A CIDADANIA, A EDUCAÇÃO E O ÓBVIO QUE NÃO É ÓBVIO

Mais uma IMPORTANTE e PEDAGÓGICA contribuição para o nosso trabalho de MOBILIZAÇÃO PARA A CIDADANIA E QUALIDADE vem de artigo publicado no Jornal ESTADO DE MINAS, edição de 13 de fevereiro de 2010, Caderno PENSARBRASIL, páginas 6 a 9, de autoria de CLÁUDIO DE MOURA CASTRO, que é economista com mestrado pela Universidade de Yale e pós-doutorado pela Universidade de Vanderbilt. Foi diretor-geral da Capes e chefe da Divisão de Programas Sociais do BID. Atualmente, é presidente do Conselho Consultivo das Faculdades Pitágoras, cujo trabalho merece INTEGRAL transcrição:

“DOSSIÊ EDUCAÇÃO

O ÓBVIO QUE NÃO É ÓBVIO


CONTRADIÇÕES DE UM PAÍS QUE PRIORIZOU O ENSINO SUPERIOR ANTES DA FORMAÇÃO BÁSICA REDUNDAM EM BAIXA QUALIDADE E COBRAM MAIOR INVESTIMENTO ESTATAL

A palavra “óbvio” esconde uma contradição em termos. Digo: “É obvio que a prioridade deveria ser para o ensino fundamental”. Mas, obviamente, não é óbvio. Se fosse realmente óbvio, não precisaria dizer que é óbvio. Quando dizemos que algo é óbvio, é justamente porque não o é. De fato, tal é o caso com o ensino fundamental. Obviamente, deveria ser a primeira e única prioridade. Mas não é.

É péssima a qualidade do nosso ensino fundamental. Há indicadores que documentam de forma indisputável a sua fragilidade. Além disso, passou muito tempo antes que conseguíssemos matricular na escola toda a faixa etária de 7 a 10 anos.

Nosso ensino fundamental tinha um papel subalterno em nossa sociedade. Mas isso pouco nos prejudicava, diante do parque produtivo brasileiro, onde se podia produzir razoavelmente bem com uma força de trabalho minimamente educada. Hoje isso é impossível.

################

• Objetivo do exercício
Por favor, dê sequência ao artigo acima sobre a prioridade do ensino fundamental, começando logo após a última frase apresentada.

• Informações registradas
################

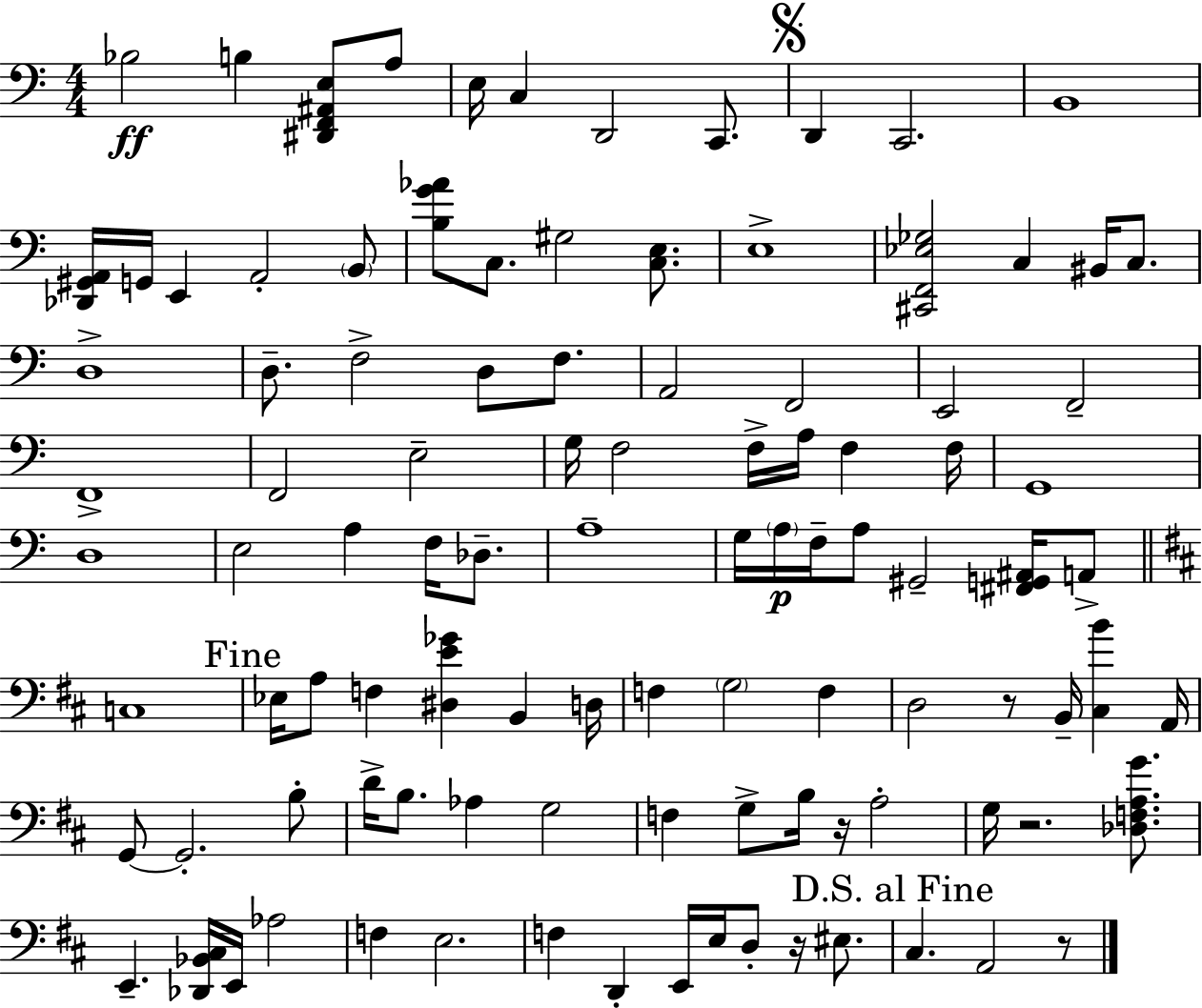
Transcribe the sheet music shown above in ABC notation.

X:1
T:Untitled
M:4/4
L:1/4
K:C
_B,2 B, [^D,,F,,^A,,E,]/2 A,/2 E,/4 C, D,,2 C,,/2 D,, C,,2 B,,4 [_D,,^G,,A,,]/4 G,,/4 E,, A,,2 B,,/2 [B,G_A]/2 C,/2 ^G,2 [C,E,]/2 E,4 [^C,,F,,_E,_G,]2 C, ^B,,/4 C,/2 D,4 D,/2 F,2 D,/2 F,/2 A,,2 F,,2 E,,2 F,,2 F,,4 F,,2 E,2 G,/4 F,2 F,/4 A,/4 F, F,/4 G,,4 D,4 E,2 A, F,/4 _D,/2 A,4 G,/4 A,/4 F,/4 A,/2 ^G,,2 [^F,,G,,^A,,]/4 A,,/2 C,4 _E,/4 A,/2 F, [^D,E_G] B,, D,/4 F, G,2 F, D,2 z/2 B,,/4 [^C,B] A,,/4 G,,/2 G,,2 B,/2 D/4 B,/2 _A, G,2 F, G,/2 B,/4 z/4 A,2 G,/4 z2 [_D,F,A,G]/2 E,, [_D,,_B,,^C,]/4 E,,/4 _A,2 F, E,2 F, D,, E,,/4 E,/4 D,/2 z/4 ^E,/2 ^C, A,,2 z/2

################

• Resposta abaixo
Quais são as prováveis causas da má qualidade da sala de aula? De que fraquezas congênitas padecem as escolas?

Há uma grande lista de mazelas. Não obstante, o maior obstáculo impedindo a melhoria da qualidade é a percepção, por parte da sociedade brasileira, de que a escola está bem. Os pais querem vagas, o sistema oferece vagas para todos. Os pais não percebem deficiência graves na qualidade. Não há crise. Não há uma dinâmica que impulsione o sistema a vencer as barreiras que impedem a melhoria da qualidade.

DESENCONTROS DE UMA SOCIEDADE ELITISTA

O Brasil tem uma trajetória educacional surpreendente. Já foi medíocre em todos os azimutes. De fato, em matéria de educação, por mais de quatro séculos, o país teve pouco ou quase nada a mostrar.

Curiosamente, os primeiros grandes saltos começaram pelo topo do edifício. Crescemos e fizemos bonito no alto da pirâmide. Avançamos na pós-graduação e na ciência, antes de cuidar dos alicerces.

Vale a pena uma olhada rápida na nossa trajetória recente na ciência. Faz algum tempo foi feita uma busca sistemática nos periódicos internacionais indexados. Na década de 1950 não havia um só artigo de pesquisadores brasileiros publicados em periódicos científicos de primeira linha. Somente a USP escapava desse perfil de mediocridade.

Na década de 60, desencadeia-se um processo acelerado de criação de universidades federais, construção de campus belíssimos e o início do envio de brasileiros para fazer sua pós-graduação no exterior. Em seguida, criamos, em ritmo acelerado, mestrados e doutorados de excelente qualidade.

A cada ano, formamos mais de 10 mil doutores e próximo de 40 mil mestres em nossas universidades. É um volume substancial, mesmo comparado com o Primeiro Mundo.

Os resultados não poderiam ser mais espetaculares. Em menos de meio século, o país sai do quase zero e torna-se o 13º maior produtor de pesquisas (publicadas nos melhores periódicos internacionais). Note-se a quase total ausência de outros países do Terceiro Mundo na lista dos maiores produtores (só Índia e, mais recentemente, os países da órbita chinesa).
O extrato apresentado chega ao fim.